(Scene reasoning records)
▬▬▬▬▬▬
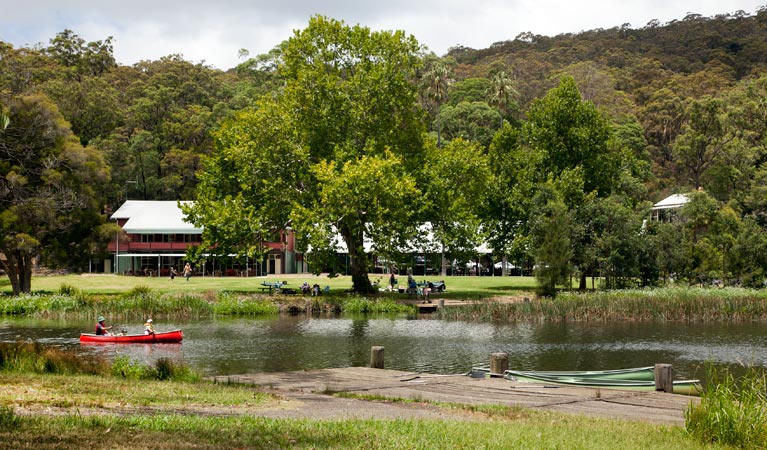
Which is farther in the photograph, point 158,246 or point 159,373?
point 158,246

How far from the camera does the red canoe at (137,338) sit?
32562 millimetres

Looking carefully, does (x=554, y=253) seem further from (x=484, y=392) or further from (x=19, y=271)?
(x=19, y=271)

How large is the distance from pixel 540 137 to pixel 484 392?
45421 mm

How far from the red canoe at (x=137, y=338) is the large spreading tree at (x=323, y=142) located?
57.5 feet

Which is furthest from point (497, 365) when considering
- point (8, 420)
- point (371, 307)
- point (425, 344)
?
point (371, 307)

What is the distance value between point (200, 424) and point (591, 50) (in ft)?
512

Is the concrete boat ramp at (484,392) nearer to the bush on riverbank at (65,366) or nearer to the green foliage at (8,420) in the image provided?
the bush on riverbank at (65,366)

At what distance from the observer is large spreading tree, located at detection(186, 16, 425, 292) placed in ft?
167

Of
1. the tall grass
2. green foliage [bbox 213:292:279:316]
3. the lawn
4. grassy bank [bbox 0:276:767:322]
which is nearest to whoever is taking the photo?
the tall grass

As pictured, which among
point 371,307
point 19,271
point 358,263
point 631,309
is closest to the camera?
point 631,309

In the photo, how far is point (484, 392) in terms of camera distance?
18.7 m

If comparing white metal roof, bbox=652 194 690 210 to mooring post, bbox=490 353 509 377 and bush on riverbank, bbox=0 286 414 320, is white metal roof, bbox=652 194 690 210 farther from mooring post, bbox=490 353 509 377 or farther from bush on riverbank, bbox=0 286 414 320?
mooring post, bbox=490 353 509 377

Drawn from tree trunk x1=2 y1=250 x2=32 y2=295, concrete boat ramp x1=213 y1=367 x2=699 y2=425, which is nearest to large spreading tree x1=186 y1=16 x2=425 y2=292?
tree trunk x1=2 y1=250 x2=32 y2=295

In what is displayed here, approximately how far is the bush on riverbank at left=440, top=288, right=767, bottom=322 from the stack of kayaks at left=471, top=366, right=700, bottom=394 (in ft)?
68.6
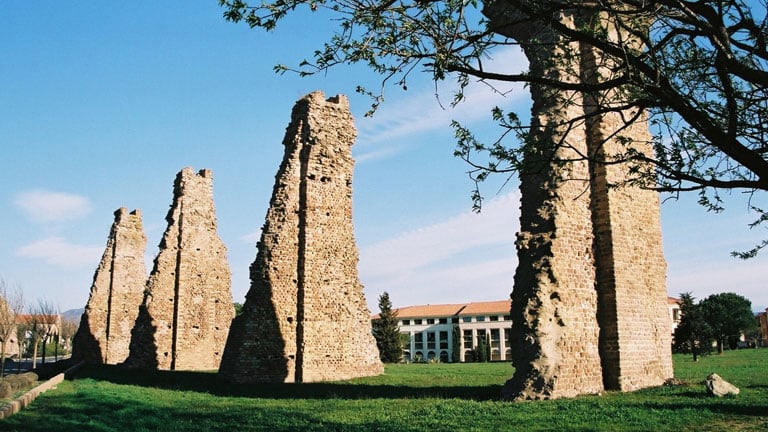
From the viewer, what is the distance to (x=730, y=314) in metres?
63.8

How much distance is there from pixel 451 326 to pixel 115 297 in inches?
2034

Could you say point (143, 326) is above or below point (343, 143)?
below

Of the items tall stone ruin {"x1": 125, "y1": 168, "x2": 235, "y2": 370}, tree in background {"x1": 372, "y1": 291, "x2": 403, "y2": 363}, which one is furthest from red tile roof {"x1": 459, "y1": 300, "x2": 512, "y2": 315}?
tall stone ruin {"x1": 125, "y1": 168, "x2": 235, "y2": 370}

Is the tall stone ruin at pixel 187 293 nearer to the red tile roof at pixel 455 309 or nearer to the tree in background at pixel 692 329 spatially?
the tree in background at pixel 692 329

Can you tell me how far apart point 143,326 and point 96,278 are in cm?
763

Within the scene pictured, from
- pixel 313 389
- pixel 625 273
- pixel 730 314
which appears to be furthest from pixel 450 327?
pixel 625 273

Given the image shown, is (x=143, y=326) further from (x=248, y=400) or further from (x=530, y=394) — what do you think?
(x=530, y=394)

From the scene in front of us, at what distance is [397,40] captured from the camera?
5727 millimetres

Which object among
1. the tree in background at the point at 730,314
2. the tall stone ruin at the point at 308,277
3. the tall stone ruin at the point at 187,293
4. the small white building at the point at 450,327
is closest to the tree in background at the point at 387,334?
the tall stone ruin at the point at 187,293

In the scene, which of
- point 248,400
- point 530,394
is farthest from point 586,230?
point 248,400

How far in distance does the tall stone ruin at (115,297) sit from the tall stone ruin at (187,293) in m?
6.33

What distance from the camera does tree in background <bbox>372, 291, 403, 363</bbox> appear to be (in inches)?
1783

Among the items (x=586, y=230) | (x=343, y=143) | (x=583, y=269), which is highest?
(x=343, y=143)

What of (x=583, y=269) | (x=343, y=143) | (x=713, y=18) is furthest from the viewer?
(x=343, y=143)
▬▬▬▬▬▬
Copy all of the material above word for word, leaving out the pictures.

Which is farther in the photograph, point 158,246 or point 159,373?
point 158,246

How far from the camera does the red canoe at (137,338) sit?
32562 millimetres

Looking carefully, does (x=554, y=253) seem further from (x=484, y=392) or further from (x=19, y=271)?
(x=19, y=271)

How large is the distance from pixel 540 137 to pixel 484 392?
45421 mm

How far from the red canoe at (x=137, y=338) is the large spreading tree at (x=323, y=142) located?
57.5 feet

Which is furthest from point (497, 365) when considering
- point (8, 420)
- point (371, 307)
- point (425, 344)
?
point (371, 307)

What is the distance value between point (200, 424) and point (591, 50) (in ft)?
512

Is the concrete boat ramp at (484,392) nearer to the bush on riverbank at (65,366) or nearer to the green foliage at (8,420) in the image provided?
the bush on riverbank at (65,366)

At what distance from the observer is large spreading tree, located at detection(186, 16, 425, 292) placed in ft?
167

Of
1. the tall grass
2. green foliage [bbox 213:292:279:316]
3. the lawn
4. grassy bank [bbox 0:276:767:322]
which is nearest to whoever is taking the photo?
the tall grass

As pictured, which among
point 371,307
point 19,271
point 358,263
point 631,309
is closest to the camera?
point 631,309

In the photo, how far is point (484, 392) in terms of camera distance?
18.7 m

If comparing white metal roof, bbox=652 194 690 210 to mooring post, bbox=490 353 509 377 and bush on riverbank, bbox=0 286 414 320, is white metal roof, bbox=652 194 690 210 farther from mooring post, bbox=490 353 509 377 or farther from bush on riverbank, bbox=0 286 414 320?
mooring post, bbox=490 353 509 377

Drawn from tree trunk x1=2 y1=250 x2=32 y2=295, concrete boat ramp x1=213 y1=367 x2=699 y2=425, which is nearest to large spreading tree x1=186 y1=16 x2=425 y2=292?
tree trunk x1=2 y1=250 x2=32 y2=295

In what is displayed here, approximately how far is the bush on riverbank at left=440, top=288, right=767, bottom=322 from the stack of kayaks at left=471, top=366, right=700, bottom=394 (in ft)?
68.6
From the viewer, what is the distance to (x=730, y=314) in metres?
63.8

How much distance is there from pixel 451 326 to pixel 115 297 in inches?
2034

Could you say point (143, 326) is above or below point (343, 143)?
below

Of the items tall stone ruin {"x1": 125, "y1": 168, "x2": 235, "y2": 370}, tree in background {"x1": 372, "y1": 291, "x2": 403, "y2": 363}, which one is furthest from red tile roof {"x1": 459, "y1": 300, "x2": 512, "y2": 315}?
tall stone ruin {"x1": 125, "y1": 168, "x2": 235, "y2": 370}

Is the tall stone ruin at pixel 187 293 nearer to the red tile roof at pixel 455 309 or nearer to the tree in background at pixel 692 329 spatially?
the tree in background at pixel 692 329

Can you tell me how far apart point 143,326 and point 96,278 are in cm?
763

Within the scene pictured, from
- pixel 313 389
- pixel 625 273
- pixel 730 314
which appears to be furthest from pixel 450 327?
pixel 625 273

Given the image shown, is (x=143, y=326) further from (x=248, y=400) or further from (x=530, y=394) — what do you think?
(x=530, y=394)

From the scene in front of us, at what distance is [397,40] captured from the camera?
5727 millimetres

Which object among
1. the tree in background at the point at 730,314
2. the tall stone ruin at the point at 308,277
3. the tall stone ruin at the point at 187,293
4. the small white building at the point at 450,327
is closest to the tree in background at the point at 387,334?
the tall stone ruin at the point at 187,293

In the scene, which of
- point 248,400
- point 530,394
is farthest from point 586,230?
point 248,400

How far in distance does the tall stone ruin at (115,297) sit from the tall stone ruin at (187,293) in m?
6.33

What distance from the camera does tree in background <bbox>372, 291, 403, 363</bbox> appear to be (in inches)?
1783

Among the items (x=586, y=230) | (x=343, y=143) | (x=583, y=269), which is highest?
(x=343, y=143)

What of (x=583, y=269) | (x=343, y=143) | (x=713, y=18) is furthest from the viewer?
(x=343, y=143)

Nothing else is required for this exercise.